Facts About Radiation from Airport Security Screening

What to know

When flying in the United States or elsewhere, we are subject to airport security screening. Airport security screening worldwide includes the use of body-scanning units. These units can release low levels of backscatter x-ray ionizing radiation and millimeter wave non-ionizing radiation. In the United States, body scanning units use millimeter wave technology.

Body scanners using millimeter wave technology are being used in United States airports.

Exposure

The Transportation Security Administration (TSA) uses body-scanning units in airports across the United States. These body-scanning units traditionally use millimeter-wave technology.

Millimeter-wave technology uses non-ionizing radiation in the form of low-level radio waves to scan a person's body. A millimeter-wave body scanner uses two antennas that rotate around a person's body. The scanner constructs a 3-D image that resembles a fuzzy photo negative. The image is sent to a remote monitor.

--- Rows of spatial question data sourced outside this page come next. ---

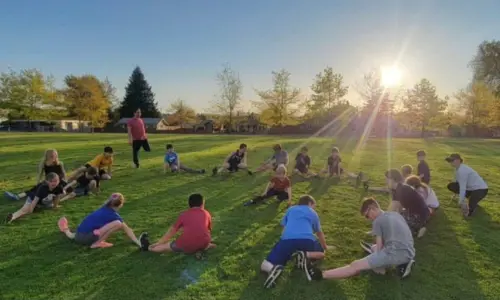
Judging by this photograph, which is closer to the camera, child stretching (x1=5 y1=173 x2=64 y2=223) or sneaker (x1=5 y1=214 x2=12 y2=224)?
sneaker (x1=5 y1=214 x2=12 y2=224)

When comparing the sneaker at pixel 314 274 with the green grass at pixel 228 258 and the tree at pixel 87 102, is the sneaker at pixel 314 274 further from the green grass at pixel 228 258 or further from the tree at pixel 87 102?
the tree at pixel 87 102

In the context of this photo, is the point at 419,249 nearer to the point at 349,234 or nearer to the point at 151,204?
the point at 349,234

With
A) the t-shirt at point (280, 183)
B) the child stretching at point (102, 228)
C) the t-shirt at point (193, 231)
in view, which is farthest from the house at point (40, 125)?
the t-shirt at point (193, 231)

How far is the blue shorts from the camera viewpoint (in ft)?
17.5

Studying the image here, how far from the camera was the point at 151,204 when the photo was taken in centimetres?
955

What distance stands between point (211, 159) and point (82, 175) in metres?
8.48

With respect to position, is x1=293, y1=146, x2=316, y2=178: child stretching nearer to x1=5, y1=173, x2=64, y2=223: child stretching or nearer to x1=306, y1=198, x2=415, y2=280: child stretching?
x1=5, y1=173, x2=64, y2=223: child stretching

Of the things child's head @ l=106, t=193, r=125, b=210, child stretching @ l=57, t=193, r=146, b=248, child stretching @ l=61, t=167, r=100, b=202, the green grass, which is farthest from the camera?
child stretching @ l=61, t=167, r=100, b=202

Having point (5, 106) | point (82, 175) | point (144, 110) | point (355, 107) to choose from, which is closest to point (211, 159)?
point (82, 175)

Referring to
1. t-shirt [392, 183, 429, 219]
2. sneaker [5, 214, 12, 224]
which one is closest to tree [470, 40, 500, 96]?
t-shirt [392, 183, 429, 219]

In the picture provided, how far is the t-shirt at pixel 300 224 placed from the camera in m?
5.62

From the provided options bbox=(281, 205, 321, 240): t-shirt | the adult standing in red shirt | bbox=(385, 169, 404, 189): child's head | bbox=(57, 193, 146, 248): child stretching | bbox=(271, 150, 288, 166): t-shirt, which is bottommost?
bbox=(57, 193, 146, 248): child stretching

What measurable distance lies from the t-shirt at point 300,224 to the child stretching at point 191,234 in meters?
1.39

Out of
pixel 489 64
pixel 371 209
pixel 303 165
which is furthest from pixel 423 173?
pixel 489 64
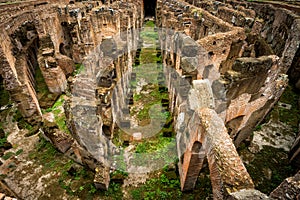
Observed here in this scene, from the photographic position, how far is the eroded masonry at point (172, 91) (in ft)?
20.0

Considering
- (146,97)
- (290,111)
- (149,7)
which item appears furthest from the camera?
(149,7)

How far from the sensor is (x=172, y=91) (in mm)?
11414

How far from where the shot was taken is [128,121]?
11031mm

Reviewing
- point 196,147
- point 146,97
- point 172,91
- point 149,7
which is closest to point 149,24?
point 149,7

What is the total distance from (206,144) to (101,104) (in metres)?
4.28

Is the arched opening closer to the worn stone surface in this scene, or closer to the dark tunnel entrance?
the worn stone surface

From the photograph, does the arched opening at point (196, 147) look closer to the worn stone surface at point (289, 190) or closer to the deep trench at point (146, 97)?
the worn stone surface at point (289, 190)

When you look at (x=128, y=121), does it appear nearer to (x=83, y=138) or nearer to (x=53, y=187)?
(x=83, y=138)

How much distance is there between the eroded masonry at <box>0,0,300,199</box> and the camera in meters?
6.08

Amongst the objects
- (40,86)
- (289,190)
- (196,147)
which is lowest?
(40,86)

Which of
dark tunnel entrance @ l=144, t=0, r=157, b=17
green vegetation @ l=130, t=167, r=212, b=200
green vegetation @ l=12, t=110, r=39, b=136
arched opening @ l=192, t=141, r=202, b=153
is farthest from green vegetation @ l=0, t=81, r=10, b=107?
dark tunnel entrance @ l=144, t=0, r=157, b=17

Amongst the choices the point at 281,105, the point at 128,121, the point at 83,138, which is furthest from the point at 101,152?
the point at 281,105

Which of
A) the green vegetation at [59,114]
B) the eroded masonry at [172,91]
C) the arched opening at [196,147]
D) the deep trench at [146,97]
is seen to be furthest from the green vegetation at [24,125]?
the arched opening at [196,147]

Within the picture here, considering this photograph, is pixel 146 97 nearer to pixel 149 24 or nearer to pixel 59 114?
pixel 59 114
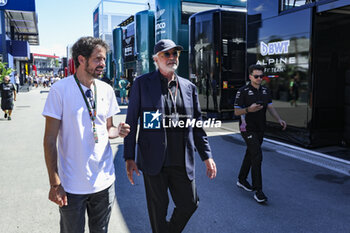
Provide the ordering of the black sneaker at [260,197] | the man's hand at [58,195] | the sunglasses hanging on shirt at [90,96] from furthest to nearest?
the black sneaker at [260,197], the sunglasses hanging on shirt at [90,96], the man's hand at [58,195]

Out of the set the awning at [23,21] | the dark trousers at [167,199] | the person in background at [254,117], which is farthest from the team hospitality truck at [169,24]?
the awning at [23,21]

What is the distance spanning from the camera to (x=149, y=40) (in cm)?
1628

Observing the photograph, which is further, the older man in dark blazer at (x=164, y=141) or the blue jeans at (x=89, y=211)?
the older man in dark blazer at (x=164, y=141)

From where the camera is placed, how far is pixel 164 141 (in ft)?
8.20

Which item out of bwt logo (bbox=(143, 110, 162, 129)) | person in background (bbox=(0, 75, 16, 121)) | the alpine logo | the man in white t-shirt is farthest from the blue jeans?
the alpine logo

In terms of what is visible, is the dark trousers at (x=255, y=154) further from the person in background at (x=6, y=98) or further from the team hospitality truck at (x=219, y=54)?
the person in background at (x=6, y=98)

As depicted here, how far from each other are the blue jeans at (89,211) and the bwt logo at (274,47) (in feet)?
20.3

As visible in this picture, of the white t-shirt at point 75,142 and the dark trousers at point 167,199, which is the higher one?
the white t-shirt at point 75,142

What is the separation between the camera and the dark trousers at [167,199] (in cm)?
249

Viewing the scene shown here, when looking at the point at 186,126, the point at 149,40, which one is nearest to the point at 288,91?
the point at 186,126

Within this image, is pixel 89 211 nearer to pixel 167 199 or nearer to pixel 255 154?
pixel 167 199

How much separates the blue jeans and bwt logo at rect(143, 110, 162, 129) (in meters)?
0.58

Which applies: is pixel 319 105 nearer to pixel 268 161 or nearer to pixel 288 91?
pixel 288 91

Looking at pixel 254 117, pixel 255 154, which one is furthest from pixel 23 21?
pixel 255 154
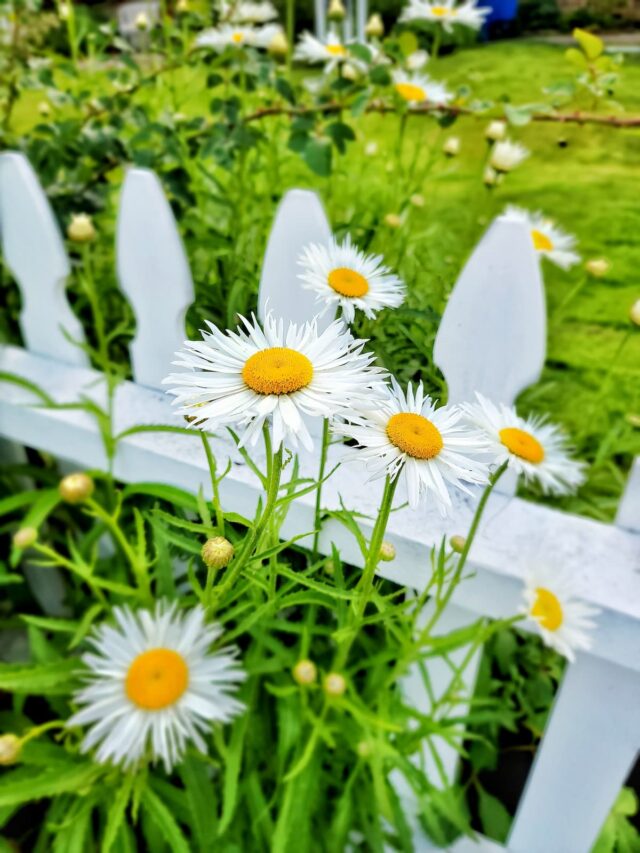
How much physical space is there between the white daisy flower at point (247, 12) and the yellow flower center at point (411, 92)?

Millimeter-wave technology does not use x-rays and does not add to a person's ionizing radiation dose.

Radiation exposure from airport security screening

The United States uses millimeter-wave technology in airport security scans. This form of technology uses low-energy non-ionizing radiation that releases thousands of times less energy than a cell phone.

The U.S. Food and Drug Administration (FDA) has federal authority to set standards for machines that produce radiation, including millimeter-wave security screening systems.